Elime kesekağıdını almış bekliyordum.
Adam bugünün ilk müşterisini karşılıyor gibiydi. Kalkıp üstünü silkeledi. Ellerini bezle temizleyip, küçük kürek yardımıyla tezgahtaki çilekleri kesekağıdına doldurmaya başladı. Birileri ile konuşmak istiyor oluşunu, oldukça belli ediyordu.
Ona engel olmayacaktım. Tepkisiz kaldığımı görünce konuşmak için ağzını açtı.

-Bu çilekler, uzak ülkelerden getirildi evlat. Fiyatı biraz fahiştir. Uyarmadı deme.

-Hmhm. Hangi ülke demiştiniz?

Biraz düşündü. Çilekleri toplamayı bırakmış kesekağıdını teraziye yerleştirmişti.

-Genelde biliyor olurdum ama bu seferki gelen kervanın gemisi batmış.
Başka gemi ile aktarma yapmak durumunda olduğu için henüz belgelenmemiş. Ama bencesini soracak olursan..

Terazi ile işi bitmiş parayı almak için elini uzatmıştı. Bir yandan öteki eli de kesekağıdını bana uzatıyordu.

-Su ülkesinden. Orada bir tüccar vardır. Normalde hiç olmayacak mevsimde meyve üretmek için özel seralar kurdurmuş. Yılın bu zamanında alıcısı çok ve üretim yeri tek olduğu için, sermayesine diyecek yok.

-Bu yasal mı?

-Elbette! Fakat Konoha yönetimi bu meyveleri reddeder.

-Neden reddeder?

-Zamanında doğal olarak üretilmeyen meyve, sebzelere tedbirli yaklaşırlar çünkü.

-Bu sefer neden kabul etmişler?

Adam kısaca etrafına bakındı. Kimse olmadığına emin olunca yaklaşıp sesini alçaltarak cevap verdi.

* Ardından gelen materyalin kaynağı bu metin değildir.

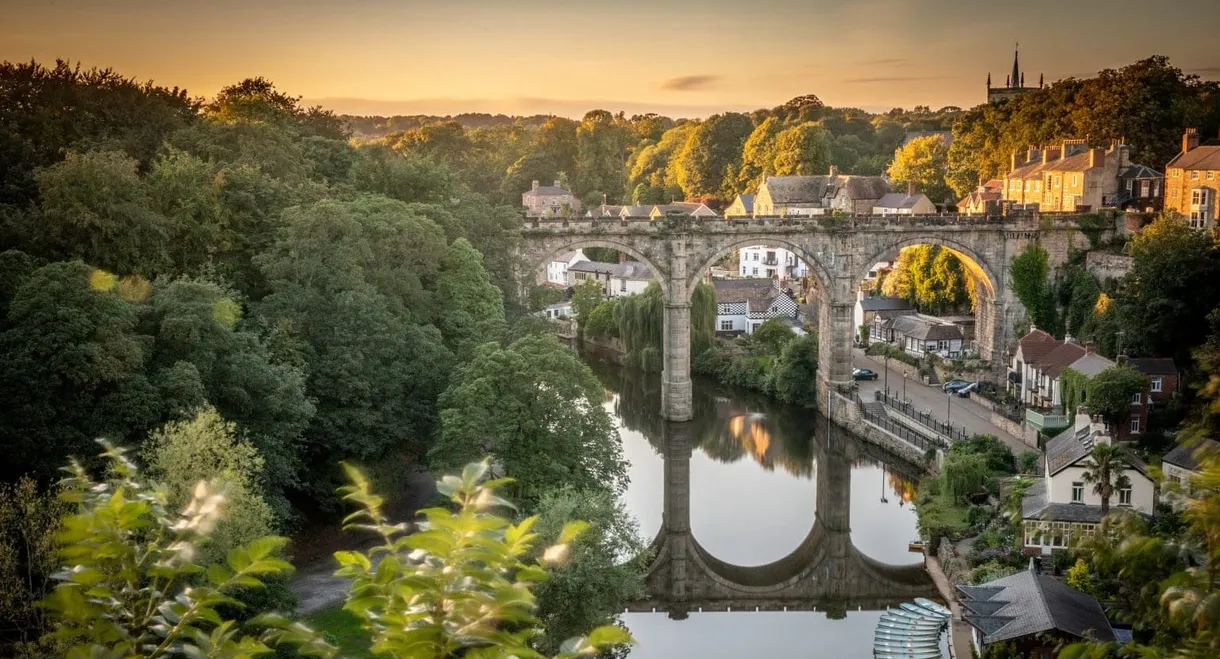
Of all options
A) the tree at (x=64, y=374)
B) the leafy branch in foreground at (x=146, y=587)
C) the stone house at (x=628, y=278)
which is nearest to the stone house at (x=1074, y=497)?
the tree at (x=64, y=374)

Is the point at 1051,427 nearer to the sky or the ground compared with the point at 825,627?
nearer to the sky

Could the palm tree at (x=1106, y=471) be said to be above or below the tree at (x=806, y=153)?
below

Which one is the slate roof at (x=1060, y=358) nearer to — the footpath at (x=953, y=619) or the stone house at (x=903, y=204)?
the footpath at (x=953, y=619)

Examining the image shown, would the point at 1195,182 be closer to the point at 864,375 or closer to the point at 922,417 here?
the point at 864,375

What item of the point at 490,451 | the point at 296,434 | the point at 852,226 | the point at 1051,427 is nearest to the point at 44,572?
the point at 296,434

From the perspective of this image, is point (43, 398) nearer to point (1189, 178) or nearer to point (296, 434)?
point (296, 434)
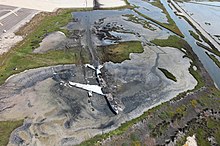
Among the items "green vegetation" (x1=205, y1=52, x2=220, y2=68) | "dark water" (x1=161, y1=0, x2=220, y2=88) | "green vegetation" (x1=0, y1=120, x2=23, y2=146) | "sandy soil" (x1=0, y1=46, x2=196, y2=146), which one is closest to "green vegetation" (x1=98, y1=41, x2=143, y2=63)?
"sandy soil" (x1=0, y1=46, x2=196, y2=146)

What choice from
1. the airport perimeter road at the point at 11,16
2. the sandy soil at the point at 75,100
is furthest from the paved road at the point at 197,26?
the airport perimeter road at the point at 11,16

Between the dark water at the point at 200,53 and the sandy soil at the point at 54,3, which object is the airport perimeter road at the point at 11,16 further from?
the dark water at the point at 200,53

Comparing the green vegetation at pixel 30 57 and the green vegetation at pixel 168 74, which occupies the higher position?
the green vegetation at pixel 30 57

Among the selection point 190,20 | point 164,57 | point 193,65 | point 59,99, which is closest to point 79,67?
point 59,99

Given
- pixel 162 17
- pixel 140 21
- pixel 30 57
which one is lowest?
pixel 162 17

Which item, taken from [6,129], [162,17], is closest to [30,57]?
[6,129]

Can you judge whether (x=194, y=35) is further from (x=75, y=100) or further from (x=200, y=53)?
(x=75, y=100)
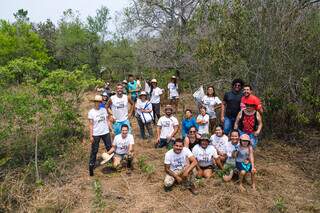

-Hokage değişti diyorlar. Yeni Hokage bu konu hakkında kuralları gevşek tutuyor olmalı. Toy daha bu toy!

-Anlaşıldı..

Shikamaru bunlarla kafa yormayı tercih etmeyecektir tabii. Babamın yorulduğu kadar yorulmayacaktır. Babam gerçekten çoğu konuda titiz davranıyormuş. Neyse, bakalım. Çileklerden biraz daha alıp Saradalara verebilirdim.

----------
(Sasuke)
-------------------

Onu hastaneye getirdiğim için suçlu hissediyordum. Benden kaçarcasına merdivenleri turlayışı hissettiklerimi silip süpürmüştü.
Şu an ise tek düşündüğüm, "Rinneganı kaybetmemeliydim." Bu durumda çakramı boşa harcayacağım gibi duruyor.

Merdivenleri atlayarak geçtim. 3-4 kat sonra Sakura'nın yere düştüğünü gördüm.

-Çok sinir bozucusun.

Sakura pozisyonunu bozmuyordu. Yanına çömeldim. Onu incelemeye koyuldum. Başı hasar almamış. Nefes alıyor. Ayak bilekleri de sağlam. Düşme sebebi tansiyonu muydu acaba? Sakurayı sırtlayıp kliniğe doğru yola koyuldum.
Kliniğe geldiğimizde doktor eli ile sedyeyi işaret etmişti. Olabildiğince nazik yerleştirdim. Buradan bakınca cesete benzetebiliyordum. Gerçekten bir ceset olsaydı ne yapardım diye düşündüm. Muhtemelen Saradayı teselli edip köyü yine terk ederdim. Eve gelmemi gerektiren bir durum olmazdı. Naruto'nun beni köye getirip durmasına gerek kalmazdı. Şimdi bu cesedi Saradaya nasıl açıklayacaktım ki.